Paul Abbey begs on Tauranga streets when he's starving, with a day of begging getting him $20-$30 of food money.
"I had to let go of my pride, I felt a lot of shame," he says.
But as rents skyrocket in Tauranga, Abbey has been forced into living in a tent and believes banning begging outside shops will further push people like him into the shadows.
"We're still human beings, people need to survive somehow."
There are claims some of the beggars acted aggressively towards shoppers, especially in Greerton.
Copyman Owner Daniel Hughes started the campaign and suggests the beggars can have a negative impact on business.
"It's not beneficial to us to have somebody stopping our customers coming through the doors and making them feel like they shouldn't be here," he says.
Councillor Terry Molloy says beggars were killing the local economy and the Council is trying its best to deal with an addition, housing and mental health crisis which has spilled onto the streets.

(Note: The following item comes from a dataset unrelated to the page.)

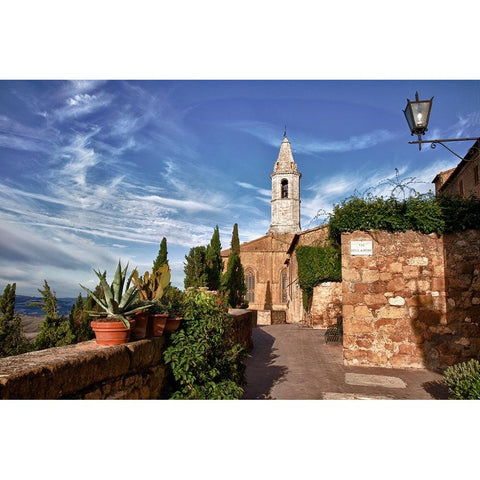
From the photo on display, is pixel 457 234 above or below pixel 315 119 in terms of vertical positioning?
below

"It will be a softly, softly approach. We will just try and work with them to say they can't stay there that they need to move," Molloy says.
Tommy Kapai Wilson, who helps house many of the city's homeless, believes no one needs to beg for food, but instead they beg to feed a synthetics addiction.
"I don't believe it's pushing them into the shadows it's actually giving them the opportunity to get help," he says.
But other Tauranga charity groups told Newshub most of those who beg do so just to survive.
One 21-year-old beggar says if she couldn't beg for money, she would "probably go hungry".
But there are also concerns moving rough sleepers away from brightly lit shop fronts will be a safety risk.
Housing advocate Shard Loibl acknowledges there are some problem with beggars but says punishing all isn't the solution.
"Instead of addressing the problem itself they've just tried to throw a blanket over it," said Loibl.
Loibl plans to appeal the bylaw in the High Court and is worried if it goes unchallenged, councils around New Zealand may join Tauranga in banning beggars.